• [What to produce]
Print the stretch of the Lower Winchendon passage below word for word, starting with "The area of" and going on through "of the same.".

• [Passage provided]
The area of this parish is 1,553 acres, of which 469 are arable land, where wheat, barley and turnips are grown, about 1,026 permanent grass, and 2 woods and plantations. (fn. 1) The soil is limestone and clay on a subsoil of Kimmeridge Clay and Portland Beds. In the greater part of Lower Winchendon the land stands about 300 ft. above the ordnance datum, rising to more than 400 ft. at the summit of a ridge which runs from north-east to south-west across the parish. The south-eastern boundary follows approximately the course of the River Thame and the north-western boundary that of a tributary of the same.
The village, which still contains some interesting 17th-century timber and brick cottages, is situated in a well-wooded valley at the base of hills. South of the church, on low ground, stands the manor house, known as Winchendon Priory since the middle of the 19th century, (fn. 2) and now the seat of Mrs. Napier Higgins. The present house, which consists of a central block and two wings, was probably built by William Goodwin before 1571, when he conveyed it to Thomas Tyringham as 'all that parte of my mansion howse' which he had lately built. (fn. 3) The house is stuccoed and was considerably altered about 1800. The old hall in the central block, now the dining room, has an original arched doorway with foliated spandrels, and a stone mantelpiece, the frieze of which is enriched with foliated and grotesque ornament. Over the doorway is the name John Danvers. The drawingroom has 16th-century panelling of linen-fold pattern and an arched stone fireplace. Some of the windows contain 17th-century glass, probably foreign. On the south side of the house are two fine original chimneys with groups of twisted and moulded shafts.

• [Given information]
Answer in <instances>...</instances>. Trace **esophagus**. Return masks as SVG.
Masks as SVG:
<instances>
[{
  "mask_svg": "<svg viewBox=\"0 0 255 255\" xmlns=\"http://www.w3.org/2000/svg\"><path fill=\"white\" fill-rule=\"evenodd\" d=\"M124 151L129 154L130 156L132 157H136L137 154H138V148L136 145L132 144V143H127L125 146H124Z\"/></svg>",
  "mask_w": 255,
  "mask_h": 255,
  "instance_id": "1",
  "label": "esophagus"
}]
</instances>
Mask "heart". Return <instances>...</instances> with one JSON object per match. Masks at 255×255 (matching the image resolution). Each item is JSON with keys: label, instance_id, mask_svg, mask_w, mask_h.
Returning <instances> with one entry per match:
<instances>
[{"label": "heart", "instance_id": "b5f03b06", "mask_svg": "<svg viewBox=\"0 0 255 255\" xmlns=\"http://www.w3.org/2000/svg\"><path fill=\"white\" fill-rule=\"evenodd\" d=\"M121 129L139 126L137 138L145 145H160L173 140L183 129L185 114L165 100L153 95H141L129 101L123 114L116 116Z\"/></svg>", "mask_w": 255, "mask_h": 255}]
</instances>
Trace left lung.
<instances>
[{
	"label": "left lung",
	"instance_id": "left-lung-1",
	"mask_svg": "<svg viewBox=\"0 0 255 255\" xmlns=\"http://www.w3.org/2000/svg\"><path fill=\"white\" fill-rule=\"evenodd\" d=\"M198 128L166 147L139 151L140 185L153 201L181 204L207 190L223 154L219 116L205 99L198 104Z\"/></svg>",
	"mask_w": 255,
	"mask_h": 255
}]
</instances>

• [Expected answer]
The area of this parish is 1,553 acres, of which 469 are arable land, where wheat, barley and turnips are grown, about 1,026 permanent grass, and 2 woods and plantations. (fn. 1) The soil is limestone and clay on a subsoil of Kimmeridge Clay and Portland Beds. In the greater part of Lower Winchendon the land stands about 300 ft. above the ordnance datum, rising to more than 400 ft. at the summit of a ridge which runs from north-east to south-west across the parish. The south-eastern boundary follows approximately the course of the River Thame and the north-western boundary that of a tributary of the same.